Container Density

300cpilot

Well-Known Member
Mar 24, 2019
115
6
58
What metric's do I look at to increase density. We are after the goal of 5-7 watts per container. with 120 CT's running right now we are at 18.33 watts per CT. Our largest expense is electricity so I am open to idea's. Currently the whole system slows down and clients complain if we go over 70 CT's per node.

Also any plans on running ProxMox on the ThunderX ARM chips?
 
I agree that AMD are currently the best, but I was asked to provide a 2 and 5 year plan for future expansion paths. This includes the combining of current virtualization platforms of Nutanix, Vmware and legacy Xen Server from Citrix.

Would it be possible to contact anyone that is running a density of over 100 vm's per node? I need to have an idea of the hardware they are using. Switches too would be great.
 
I routinely run >100 VMs per node; this isnt really a big issue except and until some VMs begin to consume their allotted resources at the same time. Proxmox isnt very good at this and it requires some outside programmatic and manual intervention. The switches I normally run are Arista 7050s for cluster/ceph, and Aruba 1G switches for front connectivity but I dont think this is of actual use to you-

What is your use case? what are you VMs are doing and how much resources (cpu/ram/bw) does each vm require?
 
These are nodes that sit idle 99% of the time. But when one goes active, usually dozens will go at the same time, on the same nodes.

Typical vm/ct is 3 gig ram, 2 cores, 60 gigs diskspace, running Ubuntu server 18 currently. All of the vm's in question are identical in size and purpose. Generally they are for db table look up. Each has a 30gb posgresql db on it. May not be the best design, I'm just the guy keeping someone else's "Baby" alive.

Current (2) nodes are HP dl380, dual 8 core 2.0 ghz cpu, each has 50tb raw storage in external SAS enclosures. They run into slowness at 60-70 CT's running on each of them. These are test servers that I started with a while back, but got forgotten about until it was time to renew our licenses. So now the questions about my report have been asked again... Not like I wasn't busy. Geezzz.

We are in a colo, where space and power are big costs so we want to move approx. 800 vm's from our exiting environment to Proxmox in the least amount of space. Proxmox would be a lot cheaper for the same cpu counts. Plus I like it. We will stay in a colo.
 
I guess what I need to see is what actual cpu's are capable of handling the load. Which server models are currently working? Do we need to go to 4 cpu model servers? We have 10 gig cisco switch of the testing. Production would be on Cisco Nexus 9K's. Bandwidth is really low on the network. I/O on the disks are a under 100 when I have actually caught it. Disks are local and not shared, running ZFS.

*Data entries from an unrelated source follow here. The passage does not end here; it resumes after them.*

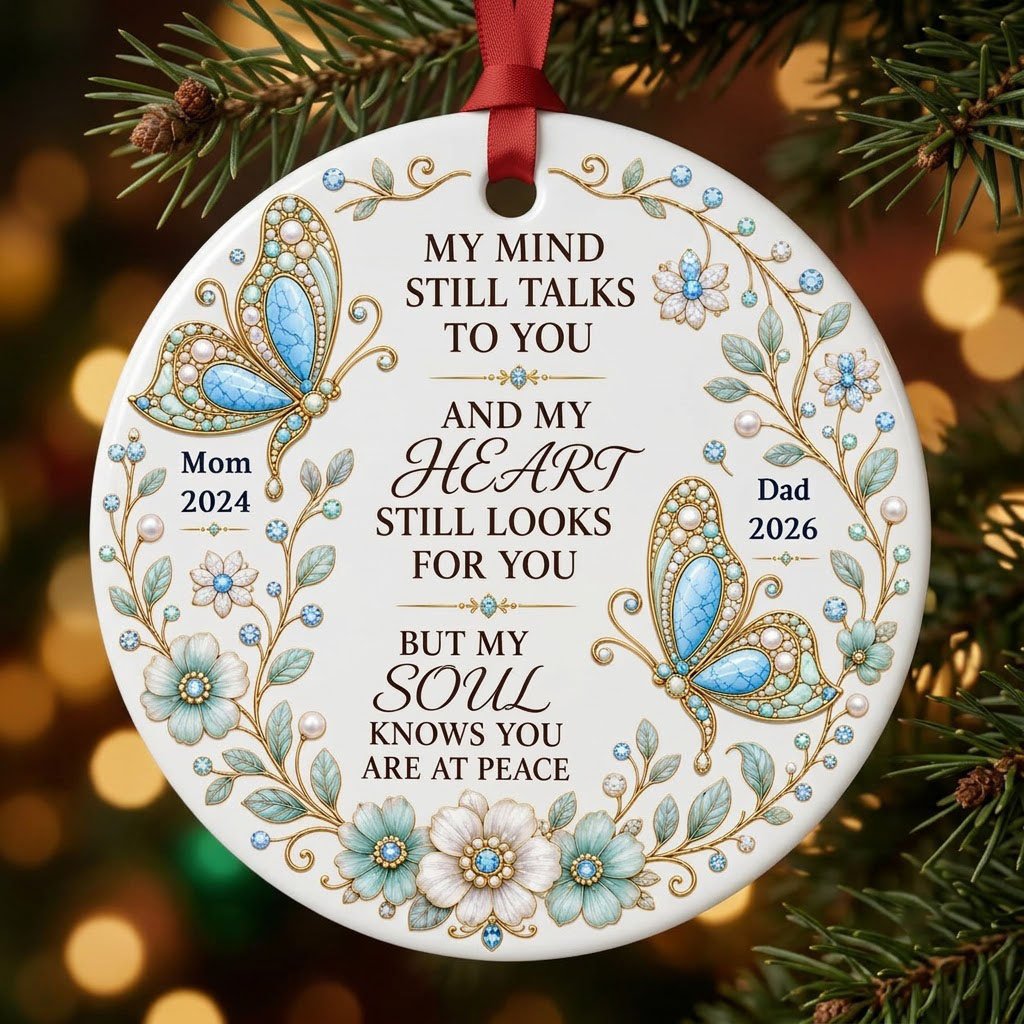 White round ornament with jeweled butterflies, floral wreath, and memorial quote with personalized name and year.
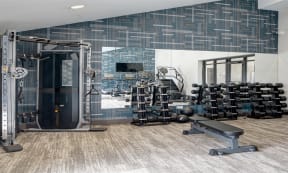 Willow Crossing Apartments fitness center with free weight racks and a multi-station weight machine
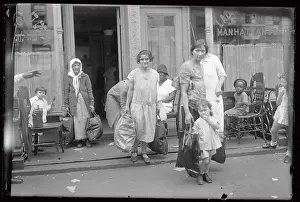 Scarcity Prints: Women Bringing Food to Poor Neighborhood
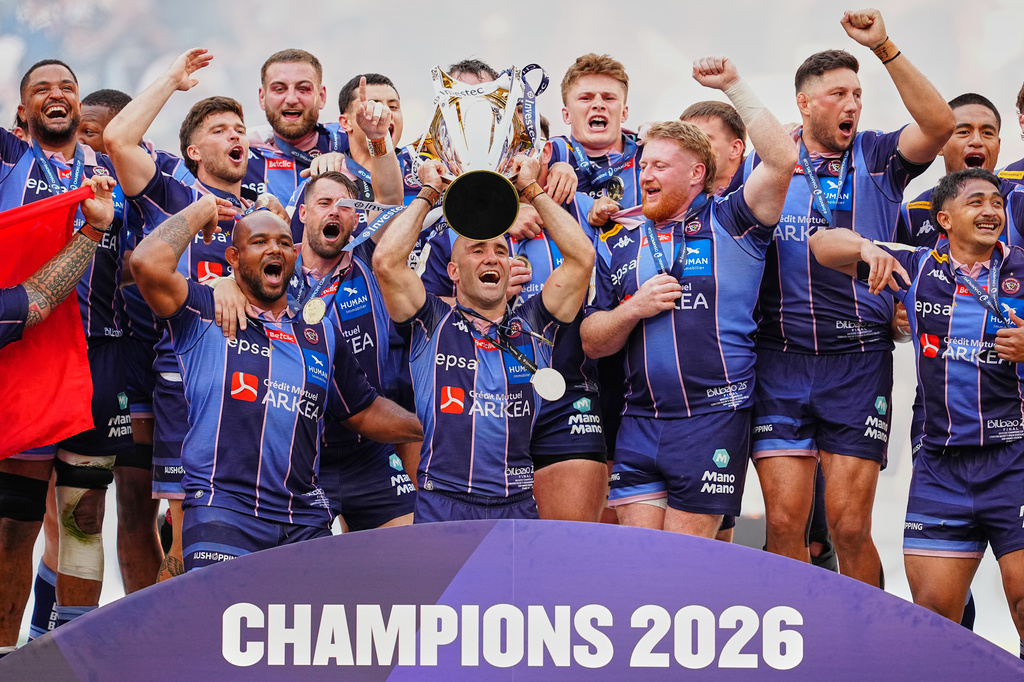 Bordeaux's Maxime Lucu lifts the trophy after winning the European Champions Cup final rugby union match between Leinster and Bordeaux in Bilbao, Spain, Saturday, May 23, 2026. (AP Photo/Miguel Oses)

When running the guests as vm's I got even less density. As CT's I got about 1/3 more.
 
the physical CPUs dont care what generates the load. If you have idle vms your theoretical limit on the virtual machines is only limited by how much ram you have and how many open files your root kernel allows (this is tunable.) Even if your CPUs are completely subscribed the system wont necessarily crash; your vms will simply slow down as they wait for resources.

The way to size your system in a hyperthreaded node is to aim at ~35% CPU utilization UNDER FULL LOAD. any more and you may start getting slowdowns or crash as system IO processes may start timing out. In the case of an 8 core (16 vcore) node, that would be approx 6 cores worth of load. My typical server has 20C (40vcores) for a ~125 VM load, but the oldest are slated to be replaced with higher density servers in the near future.

As for the network discussion- I dont know what relevance this poses to your question as there was no discussion of required IO latency/throughput.
 
I know this question is like asking how much water will a sock hold.

Thanks for the input, I will be ordering the most cores I can afford.